Copy out all the lines of the data that hold the word "smear".

Records to use »
※

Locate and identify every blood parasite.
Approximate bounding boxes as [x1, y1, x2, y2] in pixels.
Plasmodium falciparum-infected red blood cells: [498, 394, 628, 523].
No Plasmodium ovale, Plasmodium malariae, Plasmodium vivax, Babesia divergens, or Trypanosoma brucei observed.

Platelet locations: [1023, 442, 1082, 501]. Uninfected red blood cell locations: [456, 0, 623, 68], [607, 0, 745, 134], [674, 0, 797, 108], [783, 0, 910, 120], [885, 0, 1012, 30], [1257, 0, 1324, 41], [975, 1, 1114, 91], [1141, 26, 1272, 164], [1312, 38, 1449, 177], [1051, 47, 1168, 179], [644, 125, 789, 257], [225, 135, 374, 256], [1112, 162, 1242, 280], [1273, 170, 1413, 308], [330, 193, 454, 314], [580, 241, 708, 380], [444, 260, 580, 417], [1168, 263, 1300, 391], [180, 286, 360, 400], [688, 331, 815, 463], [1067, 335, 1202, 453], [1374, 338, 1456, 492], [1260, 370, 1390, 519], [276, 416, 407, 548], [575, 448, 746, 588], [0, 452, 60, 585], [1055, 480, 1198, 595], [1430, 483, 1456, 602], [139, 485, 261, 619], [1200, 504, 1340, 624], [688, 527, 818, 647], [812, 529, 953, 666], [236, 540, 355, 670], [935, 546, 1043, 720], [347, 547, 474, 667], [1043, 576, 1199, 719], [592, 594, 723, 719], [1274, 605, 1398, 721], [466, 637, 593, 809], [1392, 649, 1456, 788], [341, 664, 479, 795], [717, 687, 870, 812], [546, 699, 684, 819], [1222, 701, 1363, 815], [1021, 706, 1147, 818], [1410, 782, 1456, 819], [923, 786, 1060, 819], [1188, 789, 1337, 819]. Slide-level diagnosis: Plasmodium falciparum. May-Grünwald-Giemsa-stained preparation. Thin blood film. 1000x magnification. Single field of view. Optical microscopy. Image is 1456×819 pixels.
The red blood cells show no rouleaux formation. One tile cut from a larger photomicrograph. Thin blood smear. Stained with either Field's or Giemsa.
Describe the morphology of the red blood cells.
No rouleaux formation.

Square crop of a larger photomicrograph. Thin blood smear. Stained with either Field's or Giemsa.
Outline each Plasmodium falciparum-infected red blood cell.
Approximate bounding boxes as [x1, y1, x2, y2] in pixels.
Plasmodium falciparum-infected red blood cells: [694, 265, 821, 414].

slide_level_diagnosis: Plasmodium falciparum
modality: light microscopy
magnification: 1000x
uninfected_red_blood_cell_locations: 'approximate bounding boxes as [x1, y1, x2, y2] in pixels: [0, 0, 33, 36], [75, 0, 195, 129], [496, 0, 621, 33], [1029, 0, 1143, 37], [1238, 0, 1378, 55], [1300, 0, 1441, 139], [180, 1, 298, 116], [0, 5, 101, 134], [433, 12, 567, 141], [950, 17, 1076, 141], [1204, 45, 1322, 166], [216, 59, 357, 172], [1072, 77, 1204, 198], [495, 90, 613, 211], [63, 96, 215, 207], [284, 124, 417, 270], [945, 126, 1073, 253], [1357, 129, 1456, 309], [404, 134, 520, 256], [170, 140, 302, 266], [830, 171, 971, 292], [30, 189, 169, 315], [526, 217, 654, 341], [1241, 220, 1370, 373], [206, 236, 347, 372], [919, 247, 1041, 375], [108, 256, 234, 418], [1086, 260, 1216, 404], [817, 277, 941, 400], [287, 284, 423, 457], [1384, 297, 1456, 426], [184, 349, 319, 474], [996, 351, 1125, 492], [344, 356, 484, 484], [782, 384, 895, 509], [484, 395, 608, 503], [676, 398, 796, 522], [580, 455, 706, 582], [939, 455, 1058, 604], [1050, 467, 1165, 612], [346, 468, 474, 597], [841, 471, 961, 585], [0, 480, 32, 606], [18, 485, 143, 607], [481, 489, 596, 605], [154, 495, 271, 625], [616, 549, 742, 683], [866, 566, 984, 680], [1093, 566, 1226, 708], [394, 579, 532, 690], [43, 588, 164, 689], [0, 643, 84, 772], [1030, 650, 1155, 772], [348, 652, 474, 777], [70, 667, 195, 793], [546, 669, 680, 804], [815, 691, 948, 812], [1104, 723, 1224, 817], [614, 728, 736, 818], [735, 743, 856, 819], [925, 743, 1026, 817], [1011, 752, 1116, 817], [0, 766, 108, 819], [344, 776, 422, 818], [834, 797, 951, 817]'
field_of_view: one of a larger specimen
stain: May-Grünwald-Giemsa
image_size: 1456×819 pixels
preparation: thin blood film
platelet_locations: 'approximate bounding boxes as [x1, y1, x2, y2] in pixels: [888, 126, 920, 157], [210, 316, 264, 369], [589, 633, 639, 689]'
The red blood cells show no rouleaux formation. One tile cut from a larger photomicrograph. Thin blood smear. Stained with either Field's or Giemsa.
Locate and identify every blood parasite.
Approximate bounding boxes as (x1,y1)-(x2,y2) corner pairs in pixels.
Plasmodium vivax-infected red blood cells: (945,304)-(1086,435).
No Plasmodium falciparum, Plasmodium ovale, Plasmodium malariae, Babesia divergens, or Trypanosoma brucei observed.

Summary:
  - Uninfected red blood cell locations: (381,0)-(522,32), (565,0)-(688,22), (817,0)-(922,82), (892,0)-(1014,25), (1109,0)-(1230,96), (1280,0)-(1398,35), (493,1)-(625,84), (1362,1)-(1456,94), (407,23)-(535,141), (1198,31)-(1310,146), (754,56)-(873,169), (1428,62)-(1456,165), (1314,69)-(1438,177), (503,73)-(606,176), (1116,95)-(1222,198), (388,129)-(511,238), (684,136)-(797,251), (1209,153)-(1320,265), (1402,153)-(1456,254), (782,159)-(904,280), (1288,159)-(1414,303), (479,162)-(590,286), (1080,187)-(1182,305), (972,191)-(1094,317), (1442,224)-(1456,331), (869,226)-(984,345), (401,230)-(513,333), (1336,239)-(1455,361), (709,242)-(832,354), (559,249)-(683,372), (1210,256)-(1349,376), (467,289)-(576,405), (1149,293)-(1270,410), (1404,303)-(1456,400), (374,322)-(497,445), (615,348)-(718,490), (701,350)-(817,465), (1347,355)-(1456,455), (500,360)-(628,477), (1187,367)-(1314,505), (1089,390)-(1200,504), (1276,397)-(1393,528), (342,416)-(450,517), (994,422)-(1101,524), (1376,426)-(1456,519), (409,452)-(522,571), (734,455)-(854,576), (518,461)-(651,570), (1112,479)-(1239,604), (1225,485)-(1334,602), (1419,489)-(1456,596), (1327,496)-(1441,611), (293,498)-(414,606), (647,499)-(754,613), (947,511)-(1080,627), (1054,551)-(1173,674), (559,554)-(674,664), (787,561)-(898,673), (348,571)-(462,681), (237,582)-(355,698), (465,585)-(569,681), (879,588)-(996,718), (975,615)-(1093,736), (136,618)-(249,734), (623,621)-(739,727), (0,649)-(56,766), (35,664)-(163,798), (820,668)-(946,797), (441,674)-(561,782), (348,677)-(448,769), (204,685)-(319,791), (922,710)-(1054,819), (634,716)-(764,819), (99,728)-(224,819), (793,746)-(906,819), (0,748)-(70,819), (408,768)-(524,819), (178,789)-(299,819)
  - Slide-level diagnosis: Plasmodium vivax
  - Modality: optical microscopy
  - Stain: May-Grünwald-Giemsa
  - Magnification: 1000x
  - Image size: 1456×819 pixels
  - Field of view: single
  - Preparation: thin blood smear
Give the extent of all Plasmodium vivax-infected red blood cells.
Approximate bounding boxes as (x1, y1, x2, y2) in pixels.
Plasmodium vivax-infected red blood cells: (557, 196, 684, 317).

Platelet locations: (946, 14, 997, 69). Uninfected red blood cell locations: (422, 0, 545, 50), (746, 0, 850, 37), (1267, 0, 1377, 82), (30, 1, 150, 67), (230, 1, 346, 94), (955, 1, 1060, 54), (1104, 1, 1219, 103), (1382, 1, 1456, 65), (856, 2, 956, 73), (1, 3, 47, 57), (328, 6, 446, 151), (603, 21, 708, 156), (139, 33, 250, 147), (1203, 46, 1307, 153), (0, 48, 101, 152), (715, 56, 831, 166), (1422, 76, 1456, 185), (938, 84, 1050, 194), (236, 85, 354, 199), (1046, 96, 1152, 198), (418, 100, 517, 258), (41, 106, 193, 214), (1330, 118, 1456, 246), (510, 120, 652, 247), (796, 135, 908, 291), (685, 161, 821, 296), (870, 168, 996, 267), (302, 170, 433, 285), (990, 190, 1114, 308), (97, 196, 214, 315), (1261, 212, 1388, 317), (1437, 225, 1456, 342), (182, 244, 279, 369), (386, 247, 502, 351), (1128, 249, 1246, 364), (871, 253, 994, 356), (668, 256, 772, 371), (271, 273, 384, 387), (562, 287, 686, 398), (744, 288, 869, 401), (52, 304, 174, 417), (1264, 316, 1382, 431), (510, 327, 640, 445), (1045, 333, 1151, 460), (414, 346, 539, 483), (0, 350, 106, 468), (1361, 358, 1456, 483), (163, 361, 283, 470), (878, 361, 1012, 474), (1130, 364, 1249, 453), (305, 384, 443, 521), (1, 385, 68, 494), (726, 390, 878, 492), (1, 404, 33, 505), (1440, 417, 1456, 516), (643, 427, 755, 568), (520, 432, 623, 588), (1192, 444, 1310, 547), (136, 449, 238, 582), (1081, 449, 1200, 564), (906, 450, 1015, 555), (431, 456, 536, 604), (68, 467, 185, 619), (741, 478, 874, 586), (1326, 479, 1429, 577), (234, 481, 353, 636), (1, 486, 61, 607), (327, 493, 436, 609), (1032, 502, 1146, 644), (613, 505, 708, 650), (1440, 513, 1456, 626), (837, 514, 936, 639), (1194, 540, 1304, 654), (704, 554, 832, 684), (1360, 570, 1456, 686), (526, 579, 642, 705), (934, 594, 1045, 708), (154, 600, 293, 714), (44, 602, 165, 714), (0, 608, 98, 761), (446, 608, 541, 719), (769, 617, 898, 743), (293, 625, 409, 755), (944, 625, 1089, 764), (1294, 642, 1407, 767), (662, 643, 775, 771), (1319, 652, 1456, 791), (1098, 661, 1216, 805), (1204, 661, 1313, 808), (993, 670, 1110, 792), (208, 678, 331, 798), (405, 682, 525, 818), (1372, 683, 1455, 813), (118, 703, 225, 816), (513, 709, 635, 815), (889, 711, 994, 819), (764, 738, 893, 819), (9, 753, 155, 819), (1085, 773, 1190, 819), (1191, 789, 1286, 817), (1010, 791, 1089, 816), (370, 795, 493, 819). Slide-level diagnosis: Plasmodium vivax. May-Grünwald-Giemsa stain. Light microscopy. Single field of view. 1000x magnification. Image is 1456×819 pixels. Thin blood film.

※

Exercise output »
The red blood cells show no rouleaux formation. One tile cut from a larger photomicrograph. Thin blood smear. Stained with either Field's or Giemsa.
Square crop of a larger photomicrograph. Thin blood smear. Stained with either Field's or Giemsa.
The red blood cells show no rouleaux formation. One tile cut from a larger photomicrograph. Thin blood smear. Stained with either Field's or Giemsa.
  - Preparation: thin blood smear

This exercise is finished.